‘Horrid intolerance’ of traditional marriage supporters under new EDOs, columnist warns

Aug 10, 2015

A little-known Tory MP’s ‘clarification’ over the Government’s controversial anti-extremism plans has only added to concerns for those who believe marriage is between one man and one woman.

Writing in The Spectator, Melanie McDonagh expressed genuine alarm over Mark Spencer’s comments, which implied that Extremism Disruption Orders (EDOs) could be used to stop schools teaching that gay marriage is wrong.

She even warned, as C4M did back when same-sex marriage legislation was going through Parliament, that people in the public sector would be punished for holding traditional marriage beliefs.

“I couldn’t really see persecution ahead”, she wrote – but she continued, “I was wrong, wrong, wrong”.
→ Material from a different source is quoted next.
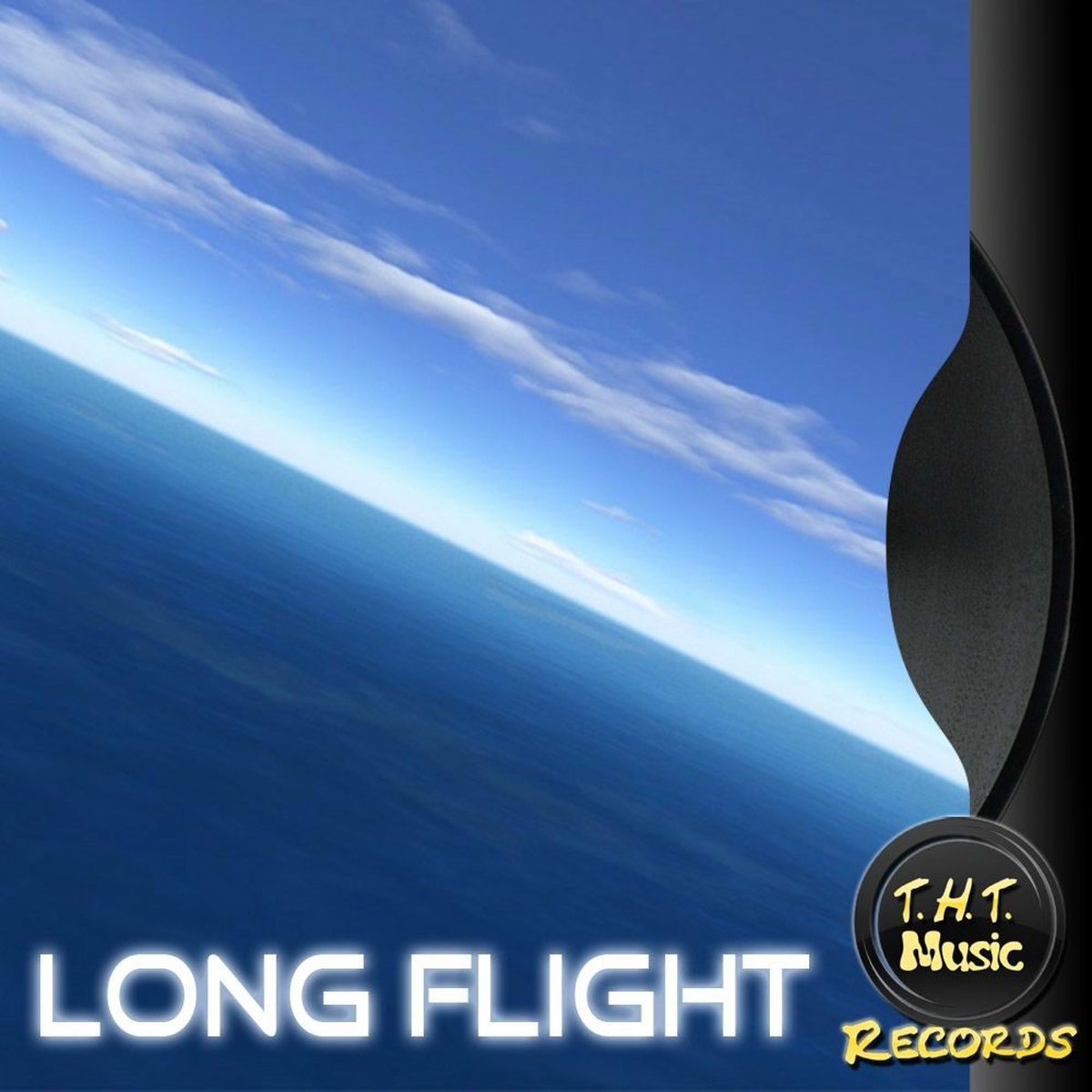 Album cover of Long Flight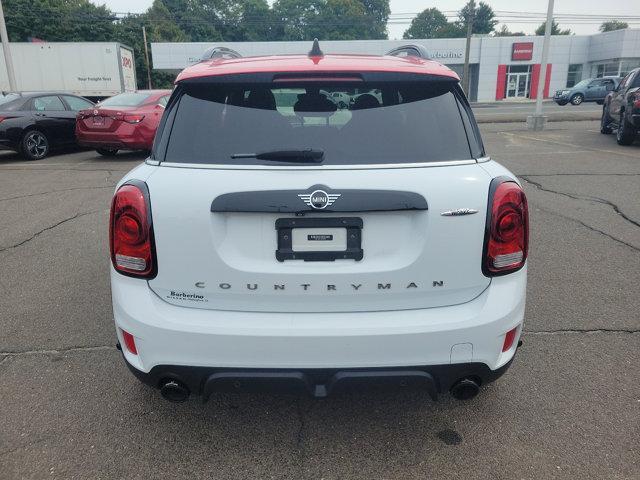 used 2019 MINI Countryman car, priced at $26,925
She said that although EDOs are the “kind of thing most of us were automatically probably rather in favour of”, she felt like she ought to be ‘losing sleep’ over them.

McDonagh said, “the orders gun for those who oppose ‘British values’. And it turns out that one of those values is – surprise! – a commitment to undifferentiated equality between gay and straight relationships including marriage.”

In a letter to a constituent, Mr Spencer said that teachers were “perfectly entitled” to express their views on same-sex marriage, but only in “certain situations”.

McDonagh questioned: “What might those be, then? In classroom debates rigged to ensure that the approved notion of ‘tolerance’ should always win? In the privacy of their homes? In social education classes, but only if they also give the party line that gay marriage is completely normal?”

She added, “I worry that Mr Spencer is not in fact a satirist, that he does actually mean it, and what started out as a well-meaning if, to my mind misguided, bid to put gay and straight relationships on a par has turned from an attempt at greater tolerance to a new and horrid intolerance”.

C4M will be doing all it can to prevent these dangerous plans from side-lining those who believe in traditional marriage.